A casa está diferente e já não cabes nela.
Sabes quantas vezes foste e vieste? As vezes que te deixei voltar depois de me abrires ao meio? Eu também não. Algures, ali a meio, parei de contar. Baixei os braços e a voz. E os sonhos.
Quando voltavas, nem trazias linha e agulha para me ajudar a unir as partes. Não. Vinhas com o kit para me rasgar outra vez.
E eu, tonta, preparava o pequeno-almoço, um tabuleiro bonito com um raminho de alfazema para dar cor e outra graça e deixava que me comesses as papas na cabeça.
De todas as vezes, comias tudo avidamente e mais houvesse e eu, como vivia a dar (-te) tudo de mim, quando acabavas de comer, ficava sem nada. Contentava-me com as migalhas espalhadas aqui e ali, umas no tabuleiro, outras no chão.
Até ao dia em que também eu tive fome. De mim.
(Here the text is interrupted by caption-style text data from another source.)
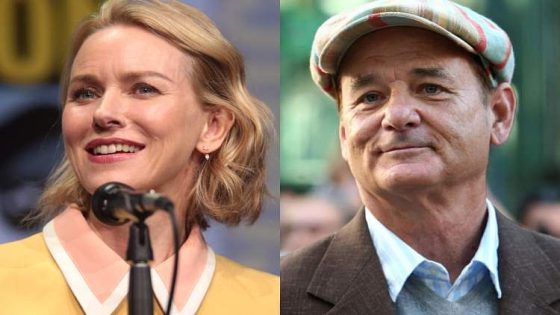 Naomi Watts and Bill Murray to lead The Friend- Cinema express – MASHAHER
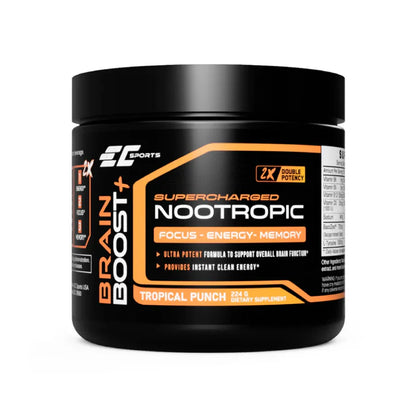 Brain Boost+ - Supercharged 2x potency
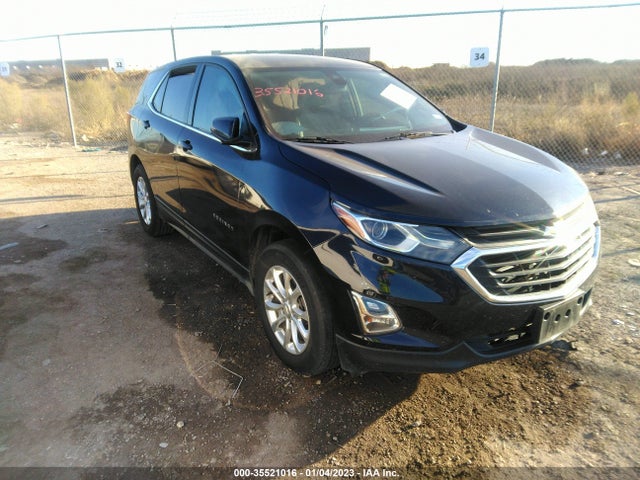 Chevrolet EQUINOX LT 2020 2GNAXKEV8L6191749 Image 1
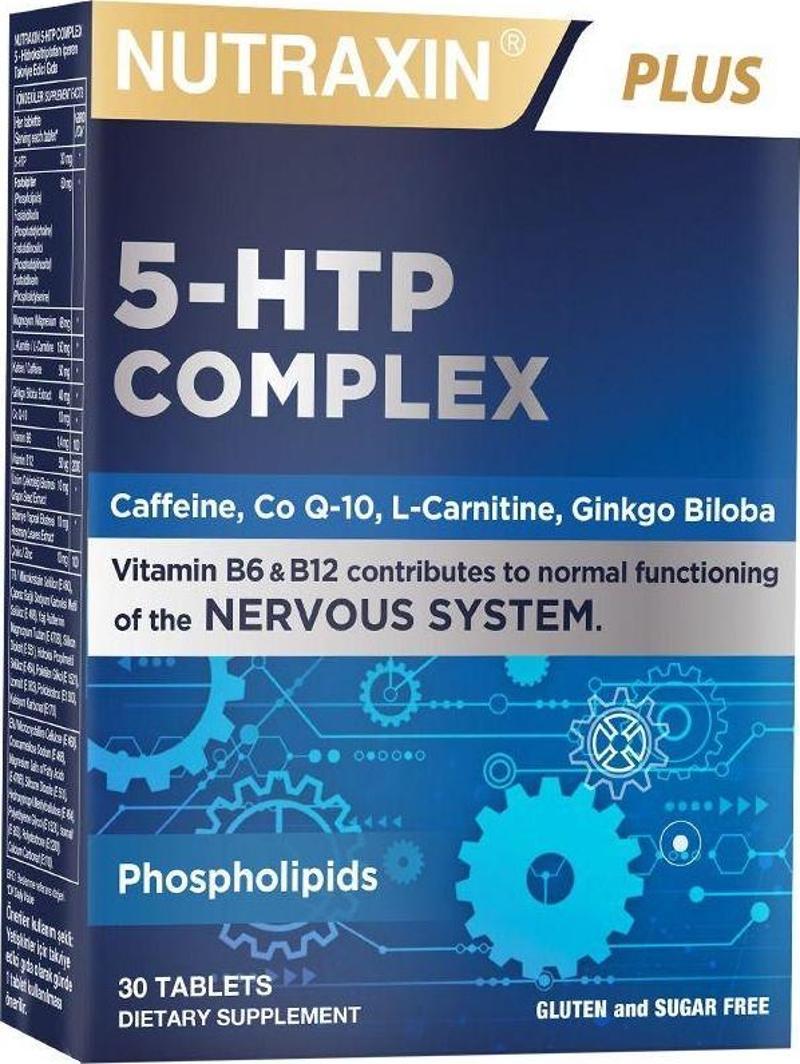 5 Htp Complex 30 Tb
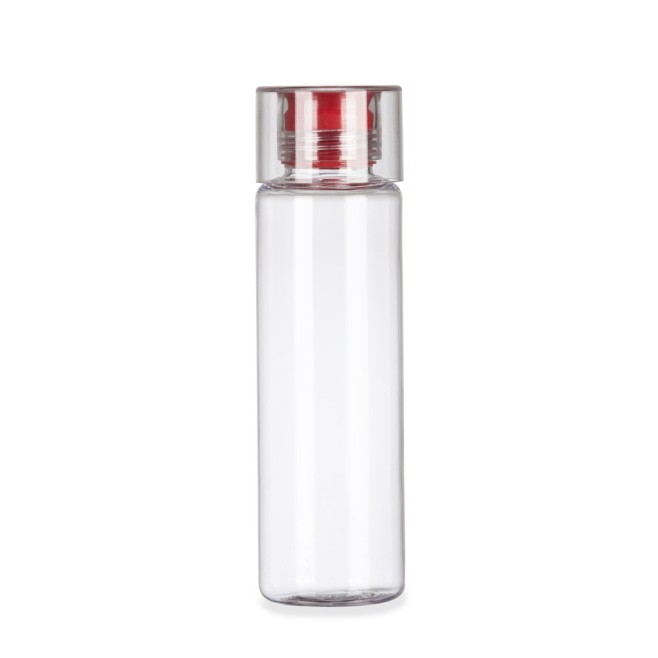 Squeeze de pvc resistente, capacidade 600 ml Personalizado H1239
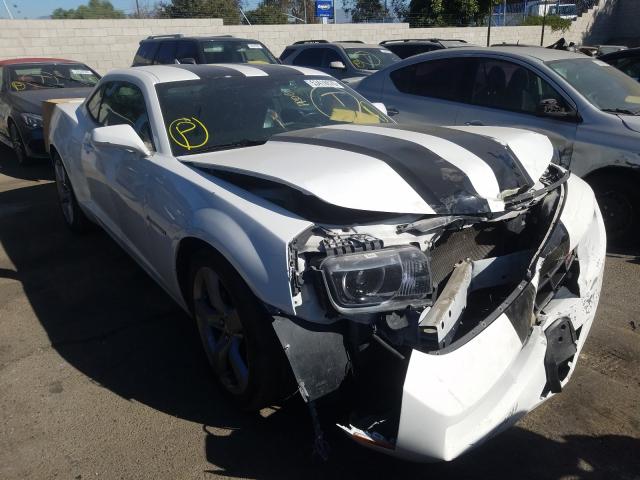 CHEVROLET CAMARO LT 2012 2g1fc1e34c9192732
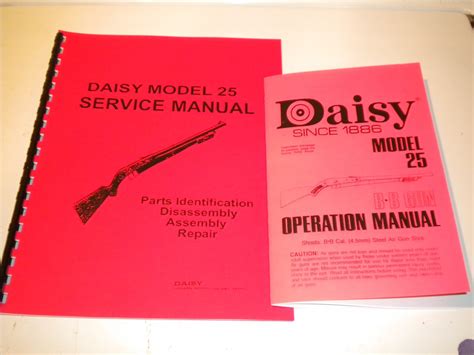 Download Daisy Repair Manual 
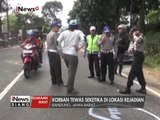 Seorang pengendara motor tewas setelah motor yang dikendarainya menabrak bus - iNews Siang 29/12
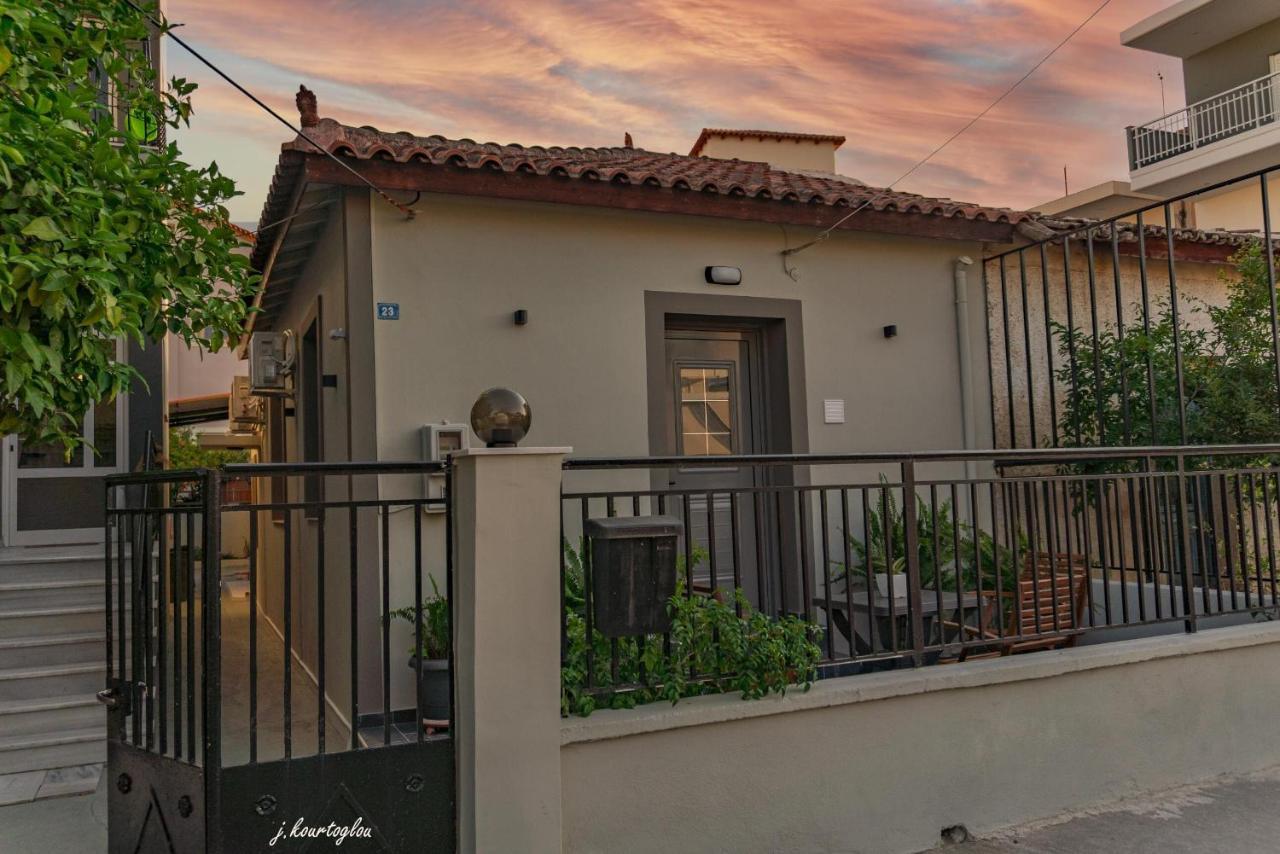 Music Reflections Apartment Near Nafplio نيا كيوس المظهر الخارجي الصورة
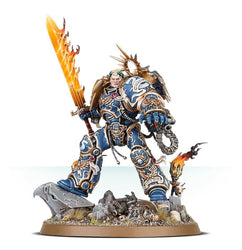 Warhammer 40,000: Ultramarines - Roboute Guilliman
Percebi que vivia de mão estendida, mas tu não querias subir a escada. E eu não quero ir ao fundo. Já lá estive, sim, mas não gostei. É escuro, frio, húmido e vazio. E quando cheguei lá abaixo e pensei que estava na parte mais funda, mostraste-me o alçapão que havia por baixo.
Porque, assim como quando somos luz, nem o céu é o limite, quando se vive no escuro e não se quer acender a luz, o caminho para baixo é igualmente infinito.
Nesse dia, depois de abrir e fechar a porta tantas vezes, reparei nos calos que me nasceram nos dedos, como quando escrevemos muito, sabes?
Esse foi o dia em que meti trancas à porta, ali do lado esquerdo do peito.
Abri os estores, pus uns cortinados bonitos clarinhos para deixar entrar o sol, olhei-me ao espelho com olhos de ver. Foi difícil, não minto, levei algum tempo a encontrar-me ali, debaixo de tantas camadas da cebola. Mas cheguei e agora, consigo respirar fundo. E sempre que um raio de sol me entra pela janela adentro, fecho os olhos e agradeço. Afinal, trouxeste-me até aqui.
Por isso, por favor, não voltes, que eu não te deixo entrar. Escusas de tocar. Dei um jeito à casa, os móveis não estão no mesmo lugar e já não cabes aqui.